“He shot Oscar’s dog,” Hugh suddenly broke out. “He made it so that Oscar couldn’t go to war, he—he—Dick, does a man who can do such things deserve any help?”

“He has done worse things than any you know about,” returned Dick, “and I know now that he had a hand in that Indian Kaniska’s leaving us to starve in the woods; he has done every sort of thing, but—but—”

As if with one movement, they both looked up at Oscar’s snowshoes hanging on the wall.

“There is only one pair,” observed Hugh. “We can’t both go.”

“Then,” said Dick, and neither had occasion to tell the other that a final conclusion had been reached, “then we will have to draw straws. And it is very generous of me to give you even a chance, because I know I am better on snowshoes than you.”

“I have tried them in the Adirondacks,” Hugh replied. “I am not so clumsy with them as you seem to think. Well, straws it is. The longest one goes.”

They arranged the straws with great show of fairness and secrecy and drew.

“Oh, Hugh, you have all the luck!” exclaimed Dick in bitter disappointment as he gazed at his abbreviated straw and at Hugh’s irrepressible grin of satisfaction.

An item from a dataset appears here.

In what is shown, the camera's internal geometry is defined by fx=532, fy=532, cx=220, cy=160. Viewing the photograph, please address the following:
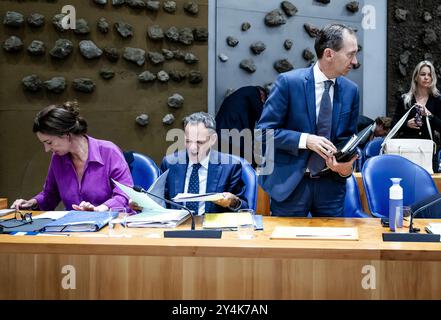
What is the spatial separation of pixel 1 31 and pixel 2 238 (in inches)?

“It is really better,” was Hugh’s answer, in which he tried to keep the excited delight from his tone. “We have not either of us come through this last week feeling any too husky, but it has been harder on you because it was your second try at starving. If we weren’t both of us so well fed now, I think we would quarrel.”

“It isn’t fair,” cried Dick jealously. “After all, you ought to stay here. Some one must milk Hulda and I don’t know how.”